Contoh lain: Kata laptop. Ketika disebut kata laptop, kita akan membayangkan banyak macam laptop, dari yang paling murah sampai yang paling mahal. Dari yang paling canggih sampai yang paling butut. Dari yang paling cantik sampai yang paling jelek.

Di sana ada Asus, Lenovo, Samsung, Acer, Dell, dan lain-lain. Meski nama mereka berbeda-beda, tapi mereka semua direkatkan oleh satu hakikat, yaitu sebagai laptop. Dengan demikian, kata laptop itu berlaku bagi banyak individu.

Karena dia berlaku bagi banyak individu, atau afrad dalam istilah Arabnya, maka dia dinamai kulliy. Sedangkan laptop Asus—yang berada di bawah kata laptop—termasuk kategori juziyy. Kata laptop berlaku untuk semua macam laptop. Sedangkan laptop Asus hanya berlaku untuk salah satu macam laptop yang tercakup oleh kata laptop.

Terlepas dari itu, ada satu poin penting yang perlu dicatat bahwa yang menjadi tolak ukur apakah suatu lafaz itu kulliy atau juziyy bukan ada atau tidak adanya individu dari lafaz tersebut di alam nyata. Dengan kata lain, yang menentukan suatu lafaz itu kulliy atau juziyy bukan wujud nyata individunya, melainkan tashawwur atau bayangan kita atas lafaz tersebut.
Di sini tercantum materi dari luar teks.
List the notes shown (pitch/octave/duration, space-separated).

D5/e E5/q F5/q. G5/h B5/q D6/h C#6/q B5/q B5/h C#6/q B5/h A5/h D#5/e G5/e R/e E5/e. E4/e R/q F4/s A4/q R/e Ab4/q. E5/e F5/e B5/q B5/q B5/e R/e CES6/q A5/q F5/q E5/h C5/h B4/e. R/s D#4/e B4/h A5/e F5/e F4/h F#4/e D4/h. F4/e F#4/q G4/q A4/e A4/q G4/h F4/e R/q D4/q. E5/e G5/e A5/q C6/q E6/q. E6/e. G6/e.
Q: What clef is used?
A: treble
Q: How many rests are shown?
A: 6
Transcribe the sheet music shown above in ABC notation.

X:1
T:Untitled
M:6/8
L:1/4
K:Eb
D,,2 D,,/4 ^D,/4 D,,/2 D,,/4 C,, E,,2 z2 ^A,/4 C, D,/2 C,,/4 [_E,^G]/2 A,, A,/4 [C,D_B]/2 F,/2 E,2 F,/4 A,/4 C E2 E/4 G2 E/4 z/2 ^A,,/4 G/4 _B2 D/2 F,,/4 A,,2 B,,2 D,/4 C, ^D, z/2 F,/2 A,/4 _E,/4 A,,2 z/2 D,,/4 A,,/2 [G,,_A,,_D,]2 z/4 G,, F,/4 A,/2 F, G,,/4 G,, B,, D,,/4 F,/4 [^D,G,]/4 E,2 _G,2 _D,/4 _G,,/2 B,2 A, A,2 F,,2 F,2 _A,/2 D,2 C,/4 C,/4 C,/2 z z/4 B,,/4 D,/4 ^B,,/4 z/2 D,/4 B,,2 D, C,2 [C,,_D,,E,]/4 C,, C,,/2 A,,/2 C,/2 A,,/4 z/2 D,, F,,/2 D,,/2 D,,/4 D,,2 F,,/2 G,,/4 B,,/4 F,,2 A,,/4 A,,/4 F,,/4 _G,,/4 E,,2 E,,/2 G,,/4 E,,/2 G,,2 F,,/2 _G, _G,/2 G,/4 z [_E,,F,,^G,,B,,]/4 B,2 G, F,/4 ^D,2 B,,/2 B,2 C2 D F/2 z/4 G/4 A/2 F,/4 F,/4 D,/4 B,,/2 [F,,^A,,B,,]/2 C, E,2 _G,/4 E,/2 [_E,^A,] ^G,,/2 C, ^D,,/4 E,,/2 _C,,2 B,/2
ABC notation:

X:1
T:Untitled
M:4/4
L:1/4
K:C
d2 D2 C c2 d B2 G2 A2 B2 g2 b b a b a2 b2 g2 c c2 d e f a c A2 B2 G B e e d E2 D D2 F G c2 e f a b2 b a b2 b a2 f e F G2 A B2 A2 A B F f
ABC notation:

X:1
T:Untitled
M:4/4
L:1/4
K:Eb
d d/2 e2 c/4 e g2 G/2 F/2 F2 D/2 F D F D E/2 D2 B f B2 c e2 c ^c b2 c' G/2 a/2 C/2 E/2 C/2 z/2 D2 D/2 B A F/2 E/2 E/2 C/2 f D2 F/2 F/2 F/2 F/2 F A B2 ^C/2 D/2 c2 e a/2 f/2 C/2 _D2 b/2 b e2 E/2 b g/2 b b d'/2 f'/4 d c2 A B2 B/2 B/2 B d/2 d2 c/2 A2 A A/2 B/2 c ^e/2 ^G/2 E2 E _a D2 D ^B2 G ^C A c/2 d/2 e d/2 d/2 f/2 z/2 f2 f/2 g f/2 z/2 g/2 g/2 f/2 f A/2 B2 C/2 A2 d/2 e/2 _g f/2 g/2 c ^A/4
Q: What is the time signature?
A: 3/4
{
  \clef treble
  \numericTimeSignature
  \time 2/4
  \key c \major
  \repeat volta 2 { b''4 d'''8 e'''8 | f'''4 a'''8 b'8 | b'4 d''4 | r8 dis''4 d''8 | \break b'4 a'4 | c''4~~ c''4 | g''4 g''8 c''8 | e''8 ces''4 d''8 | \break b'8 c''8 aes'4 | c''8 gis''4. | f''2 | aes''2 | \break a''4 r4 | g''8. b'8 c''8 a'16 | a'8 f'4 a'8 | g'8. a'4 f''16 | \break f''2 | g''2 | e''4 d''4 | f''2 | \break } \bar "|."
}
Karena itu, bisa saja suatu lafaz itu dikatakan kulliy, tapi di alam nyata tidak ada individunya sama sekali. Mengapa? Karena yang menjadi tolak ukur, sekali lagi, adalah imajinasi (tashawwur), bukan wujud nyata individunya di alam inderawi.

Selama imajinasi kita bisa membayangkan adanya persekutuan dan keberbilangan, maka lafaz tersebut bisa dikatakan sebagai lafaz yang kulliy. Selama suatu kata itu hanya berlaku bagi satu individu tertentu—sekalipun individu tersebut tidak ada di dalam nyata—maka ia masuk dalam kategori juziyy.

Berangkat dari ketentuan itulah para ahli mantik membagi lafaz kulliy ini kedalam beberapa bagian. Uraian mengenai hal ini, insya Allah, akan diulas pada tulisan mendatang.

Kesimpulannya sekarang, kulliy adalah lafaz yang bersifat umum, sedangkan juziyy adalah lafaz yang bersifat khusus. Kulliy adalah lafaz universal, sedangkan juziyy adalah lafaz parsial. Kulliy berlaku bagi banyak individu, sedangkan juziyy hanya berlaku bagi individu tertentu.